== EXERCISE REQUIREMENTS ==
Scan the listing below for the word "modernizr" and copy every line that has it.

== RECORDS ==

-=-=-=-=-

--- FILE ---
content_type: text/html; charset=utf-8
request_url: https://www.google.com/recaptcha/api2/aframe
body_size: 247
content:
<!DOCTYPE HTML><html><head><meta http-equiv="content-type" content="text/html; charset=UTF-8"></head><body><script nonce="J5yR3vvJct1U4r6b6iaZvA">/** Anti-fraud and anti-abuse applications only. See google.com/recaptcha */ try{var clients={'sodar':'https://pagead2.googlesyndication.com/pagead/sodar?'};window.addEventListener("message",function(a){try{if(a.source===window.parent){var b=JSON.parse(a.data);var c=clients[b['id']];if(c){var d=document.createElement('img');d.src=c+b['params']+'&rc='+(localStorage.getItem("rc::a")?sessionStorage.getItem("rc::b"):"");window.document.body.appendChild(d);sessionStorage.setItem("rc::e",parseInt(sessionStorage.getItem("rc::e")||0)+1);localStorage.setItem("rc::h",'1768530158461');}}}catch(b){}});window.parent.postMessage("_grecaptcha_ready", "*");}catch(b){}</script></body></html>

-=-=-=-=-

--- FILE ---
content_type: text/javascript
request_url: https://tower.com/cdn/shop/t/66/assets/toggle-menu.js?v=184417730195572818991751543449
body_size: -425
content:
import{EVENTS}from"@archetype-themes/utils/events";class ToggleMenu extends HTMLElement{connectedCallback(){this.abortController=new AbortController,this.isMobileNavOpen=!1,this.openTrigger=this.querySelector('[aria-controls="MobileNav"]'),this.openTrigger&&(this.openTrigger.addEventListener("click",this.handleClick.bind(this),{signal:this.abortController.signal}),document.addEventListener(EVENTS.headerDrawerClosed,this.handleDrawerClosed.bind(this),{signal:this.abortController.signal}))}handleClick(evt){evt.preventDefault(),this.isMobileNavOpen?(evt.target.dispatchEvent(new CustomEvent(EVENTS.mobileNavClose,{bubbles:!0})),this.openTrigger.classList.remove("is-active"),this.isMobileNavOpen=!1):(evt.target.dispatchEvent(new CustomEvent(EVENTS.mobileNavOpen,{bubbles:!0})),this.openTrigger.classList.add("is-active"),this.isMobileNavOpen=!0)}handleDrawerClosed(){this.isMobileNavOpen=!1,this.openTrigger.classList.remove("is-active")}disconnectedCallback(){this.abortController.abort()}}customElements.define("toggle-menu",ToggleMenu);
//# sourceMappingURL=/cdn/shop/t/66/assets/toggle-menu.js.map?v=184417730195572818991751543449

-=-=-=-=-

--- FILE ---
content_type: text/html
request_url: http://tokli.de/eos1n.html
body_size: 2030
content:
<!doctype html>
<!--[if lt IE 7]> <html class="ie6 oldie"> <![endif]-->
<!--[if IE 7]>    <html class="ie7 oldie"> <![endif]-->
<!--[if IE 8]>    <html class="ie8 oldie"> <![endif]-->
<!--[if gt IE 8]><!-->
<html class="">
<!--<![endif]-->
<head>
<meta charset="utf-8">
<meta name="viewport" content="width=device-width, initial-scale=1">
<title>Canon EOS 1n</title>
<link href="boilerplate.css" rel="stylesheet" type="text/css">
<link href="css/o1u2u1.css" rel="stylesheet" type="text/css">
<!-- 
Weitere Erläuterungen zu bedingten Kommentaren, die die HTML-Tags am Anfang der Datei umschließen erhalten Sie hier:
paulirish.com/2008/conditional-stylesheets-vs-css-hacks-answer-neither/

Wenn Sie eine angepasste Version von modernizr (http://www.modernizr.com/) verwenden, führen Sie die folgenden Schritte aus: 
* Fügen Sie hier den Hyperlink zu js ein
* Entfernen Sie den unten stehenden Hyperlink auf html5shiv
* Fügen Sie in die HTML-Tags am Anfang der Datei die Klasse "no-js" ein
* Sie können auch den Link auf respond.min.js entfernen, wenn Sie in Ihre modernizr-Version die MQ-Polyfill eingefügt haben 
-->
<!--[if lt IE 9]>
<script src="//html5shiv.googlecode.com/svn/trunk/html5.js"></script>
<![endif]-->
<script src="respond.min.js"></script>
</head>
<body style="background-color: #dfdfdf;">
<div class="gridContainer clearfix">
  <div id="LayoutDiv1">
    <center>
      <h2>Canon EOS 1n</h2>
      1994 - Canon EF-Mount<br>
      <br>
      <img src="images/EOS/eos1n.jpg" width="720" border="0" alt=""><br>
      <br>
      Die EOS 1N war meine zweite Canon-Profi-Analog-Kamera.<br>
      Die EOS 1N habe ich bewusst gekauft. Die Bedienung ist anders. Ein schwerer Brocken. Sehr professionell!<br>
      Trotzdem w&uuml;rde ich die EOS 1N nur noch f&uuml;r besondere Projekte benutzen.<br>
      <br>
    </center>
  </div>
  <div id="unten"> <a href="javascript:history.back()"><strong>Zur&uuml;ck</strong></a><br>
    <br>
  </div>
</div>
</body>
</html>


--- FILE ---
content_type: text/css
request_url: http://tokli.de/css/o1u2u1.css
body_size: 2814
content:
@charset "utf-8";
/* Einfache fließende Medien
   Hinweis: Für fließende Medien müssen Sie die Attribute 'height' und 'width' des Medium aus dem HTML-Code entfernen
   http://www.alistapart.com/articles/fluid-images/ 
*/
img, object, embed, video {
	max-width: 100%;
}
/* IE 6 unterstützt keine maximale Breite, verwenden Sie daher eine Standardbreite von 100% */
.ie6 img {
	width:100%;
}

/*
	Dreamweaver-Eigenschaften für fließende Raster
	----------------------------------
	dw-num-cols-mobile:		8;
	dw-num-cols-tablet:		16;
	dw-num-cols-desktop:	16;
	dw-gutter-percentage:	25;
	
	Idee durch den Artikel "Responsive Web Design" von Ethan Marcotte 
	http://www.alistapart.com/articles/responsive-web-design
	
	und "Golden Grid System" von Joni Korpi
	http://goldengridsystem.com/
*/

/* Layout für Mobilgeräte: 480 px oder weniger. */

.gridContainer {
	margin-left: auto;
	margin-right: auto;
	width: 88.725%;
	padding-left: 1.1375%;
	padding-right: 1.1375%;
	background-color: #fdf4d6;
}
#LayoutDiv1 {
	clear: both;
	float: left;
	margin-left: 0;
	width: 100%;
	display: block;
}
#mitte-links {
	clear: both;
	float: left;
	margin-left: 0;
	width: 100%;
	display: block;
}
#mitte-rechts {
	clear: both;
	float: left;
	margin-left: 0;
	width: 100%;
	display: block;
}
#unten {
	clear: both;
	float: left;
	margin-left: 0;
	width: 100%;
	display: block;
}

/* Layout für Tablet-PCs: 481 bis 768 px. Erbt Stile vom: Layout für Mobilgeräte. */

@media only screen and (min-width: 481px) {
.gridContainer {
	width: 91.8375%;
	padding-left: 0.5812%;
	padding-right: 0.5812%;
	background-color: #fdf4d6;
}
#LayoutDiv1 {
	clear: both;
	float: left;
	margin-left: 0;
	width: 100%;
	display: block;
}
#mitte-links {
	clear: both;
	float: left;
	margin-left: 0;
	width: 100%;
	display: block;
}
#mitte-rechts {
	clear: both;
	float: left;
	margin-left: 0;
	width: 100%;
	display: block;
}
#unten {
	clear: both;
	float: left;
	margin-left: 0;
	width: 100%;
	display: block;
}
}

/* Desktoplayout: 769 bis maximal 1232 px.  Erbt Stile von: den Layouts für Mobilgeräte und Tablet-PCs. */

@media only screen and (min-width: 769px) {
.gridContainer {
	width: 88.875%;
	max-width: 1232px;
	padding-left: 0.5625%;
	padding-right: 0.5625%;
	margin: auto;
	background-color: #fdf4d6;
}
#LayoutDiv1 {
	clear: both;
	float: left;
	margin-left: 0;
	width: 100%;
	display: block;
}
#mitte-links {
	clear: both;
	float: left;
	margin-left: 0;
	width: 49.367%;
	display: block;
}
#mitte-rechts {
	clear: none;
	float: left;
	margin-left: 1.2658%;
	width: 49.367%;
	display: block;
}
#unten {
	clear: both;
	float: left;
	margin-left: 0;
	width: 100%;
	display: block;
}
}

-=-=-=-=-

== RESULT BELOW ==
Wenn Sie eine angepasste Version von modernizr (http://www.modernizr.com/) verwenden, führen Sie die folgenden Schritte aus: 
* Sie können auch den Link auf respond.min.js entfernen, wenn Sie in Ihre modernizr-Version die MQ-Polyfill eingefügt haben 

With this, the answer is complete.